What I said isn't sexist because it doesn't matter whether it is the mom or the dad who stays home. It just happens to be the mom in our case.
I said, ignoring his bizarre defensive reply that implied I had accused him of sexism, when I had not:
That's fine, but my point is that you can't extend your preference to every family, just like I can't say that it is best for all families, including the kids, if both parents work, even though that is what is best for my family.
He went on to explain how much nicer it is for him to return home to a clean house with dinner ready and to have a relaxing evening instead of coming home to a wife who was stressed out and exhausted from her day of work, back when she had a job outside the home.
I am sure it is nicer for him, and I hope his wife is truly happy with this as well. From what I've seen and what I've read, the key factor in whether mom-staying-at-home is a good choice for a family that can financially manage that arrangement is whether the woman really wants to do this or whether she feels she should do it or has no choice.
In any case, I did not ask this man how much he contributed to housework and childcare even when his wife also had a "real" job and was exhausted and stressed out all the time, as I really didn't want to delve into the details of his life; I just wanted to refute his generalizations.
But he wasn't done with his generalizations. He went on to state that places with lots of stay-at-home parents (typically the mom, but again, it doesn't have to be the mom) have better schools than places with lots of two-job families because the parents are more involved in the schools and it's great when the moms (or dads) can stop by and read stories and be lunch monitors or whatever. Schools that don't have lots of moms (or dads) involved can be pretty bad.
I said that many working parents participate in their kid's school activities, and the schools and kids benefit from interacting with moms and dads representing a wide range of career and life experiences.
Mostly, I think that this man was doing what so many people do -- trying to justify or feel good about his own personal decisions by trying to convince others that this is the best way to be. Why not just be happy with your choices? Perhaps he has issues, and these issues came to his mind when he found himself in conversation with a Female Scientist.

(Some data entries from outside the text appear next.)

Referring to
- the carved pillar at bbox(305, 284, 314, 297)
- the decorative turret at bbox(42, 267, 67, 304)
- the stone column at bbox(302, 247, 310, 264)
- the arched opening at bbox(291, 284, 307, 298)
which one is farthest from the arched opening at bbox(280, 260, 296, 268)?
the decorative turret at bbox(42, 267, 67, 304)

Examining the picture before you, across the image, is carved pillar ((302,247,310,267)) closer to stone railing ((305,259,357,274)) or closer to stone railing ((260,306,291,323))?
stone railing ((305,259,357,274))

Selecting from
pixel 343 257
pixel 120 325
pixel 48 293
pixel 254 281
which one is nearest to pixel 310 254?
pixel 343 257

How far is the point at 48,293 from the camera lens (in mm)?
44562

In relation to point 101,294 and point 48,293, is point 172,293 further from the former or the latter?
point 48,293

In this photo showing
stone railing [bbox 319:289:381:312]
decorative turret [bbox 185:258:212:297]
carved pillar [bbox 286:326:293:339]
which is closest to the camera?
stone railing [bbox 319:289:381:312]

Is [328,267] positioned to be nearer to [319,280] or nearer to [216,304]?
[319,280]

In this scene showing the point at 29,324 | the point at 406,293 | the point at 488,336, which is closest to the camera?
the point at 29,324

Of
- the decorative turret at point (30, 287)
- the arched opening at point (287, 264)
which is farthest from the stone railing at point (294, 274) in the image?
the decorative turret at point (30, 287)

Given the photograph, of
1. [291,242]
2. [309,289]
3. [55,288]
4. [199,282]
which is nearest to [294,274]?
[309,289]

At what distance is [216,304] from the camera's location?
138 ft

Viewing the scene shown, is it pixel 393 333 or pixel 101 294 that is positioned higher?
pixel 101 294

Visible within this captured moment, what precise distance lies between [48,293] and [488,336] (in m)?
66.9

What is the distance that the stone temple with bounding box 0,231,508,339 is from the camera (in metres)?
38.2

Even so, if he and his wife made this choice together, if both are happy with their decision and the kids are happy and mom-at-home really is the best thing for their family, that's great. But don't tell me that kids are harmed by working moms (and dads) and local schools are bad if lots of moms (and dads) work. That is a very unscientific conclusion, in addition to being quite bizarre to inject into a conversation with a Female Scientist at a meeting.